It is an accepted principle of marketing psychology that less is more. The more you say; the less people hear. The more choices you give your customers; the more likely they are to walk away without making one. It may seem to go against logic, but this is something you should be accustomed to, if you’re experienced in marketing a product or service. If you want to get your message across, all you have to do is tell people over and over and over again, in as much detail as possible, right? Well no. In fact, all this does is help drive your customers away. The more you say; the less is heard. Of course, the same applies when building your presentation.

Statistics and data can of course be a valuable part of making your case, but relying on them as a crutch, can also be your downfall. Remember, the first and most important part of your presentation is earning, and keeping the attention of your audience. Less is more. Too much information will drive them away. I have worked with many presenters who believed to their core, that in order to make their particular statement believable, they must support it with as much text and data as possible. Throw in one more line of text; one more arrow; one more label; one more graph. All we’re doing is clouding your message, giving your audience too much work, and driving away their attention. Do this on one or two slides, and you will force them to disengage. Do it more, and they will begin to resent you for wasting their time, rendering the rest of your message worthless.
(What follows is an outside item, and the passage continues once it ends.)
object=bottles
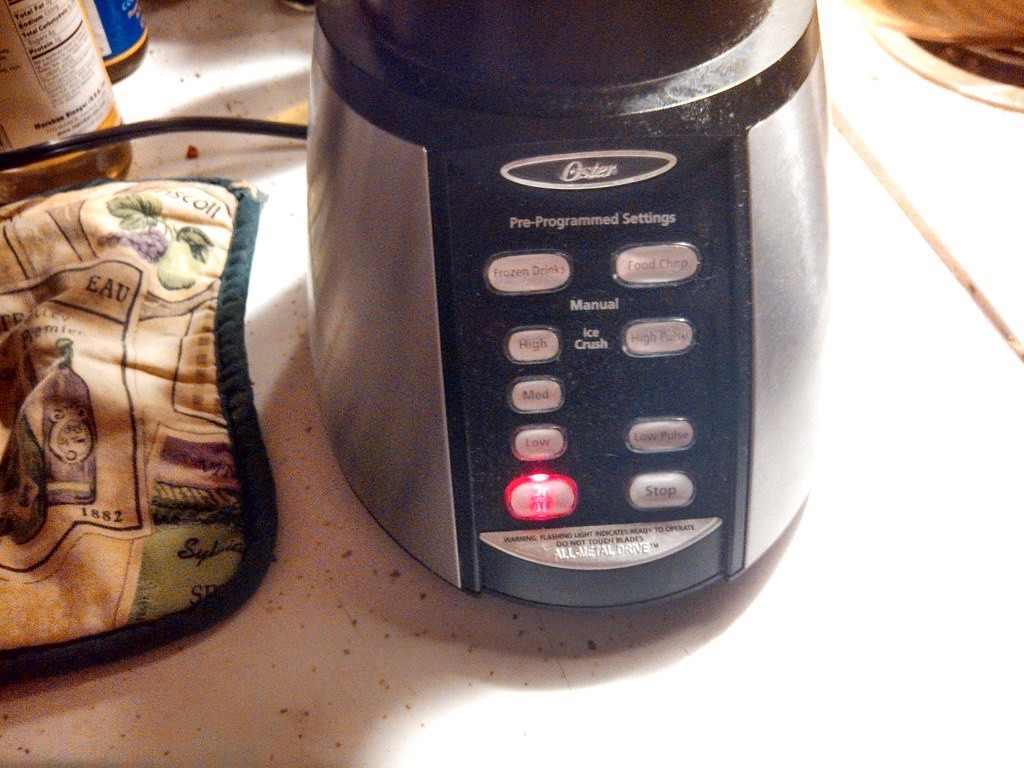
[84,0,148,83]
[0,0,133,204]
Keep your message simple. When working with presenters, I am constantly asking, “What is the ONE THING you want to say on this slide?” It can only be one. If you absolutely need to convey three important ideas, then we need to break your message up into multiple slides. Remember, less is more. Your audience doesn’t want the task of having to parse 10 separate pieces of information to decipher your message. Make it simple for them. Here’s an example: A client of mine was insistent that a slide required four separate charts, legends, text, labels, and a disclaimer, in order to make a very important point. I explained that this slide would render as a negative moment. What does that mean? Well, I place a value on each and every slide. A positive moment is a slide which gets a simple message across in a simple and effective way, while keeping the audience engaged. A neutral moment may not get a message across efficiently, but keeps your audience with you. A negative moment not only fails to deliver your message, but disengages your audience, because of its lack of clarity, or poor design. Even worse, it is now twice as hard to re-engage your audience on the following slide. Imagine a stand-up comedian after telling a joke that bombed. So of course I asked this client “What is the ONE THING you want to say on this slide? His answer boiled down to the fact that stock prices had risen 8% over the previous year. My solution – scrap everything; place a nice clean EIGHT % with an upward arrow, and have the presenter tell the story. What have we accomplished? The slide delivered a quick and simple message which was easily absorbed by the audience in about two seconds, and taking their attention back to the presenter, who resumed telling his story. Message received; presenter heard; audience engaged. That’s what I call a positive moment. Of course this is a simple example, but you get the idea.

The more you say; the less is heard. Keep your audience engaged. Only show them what they need to see, and you can tell them the rest.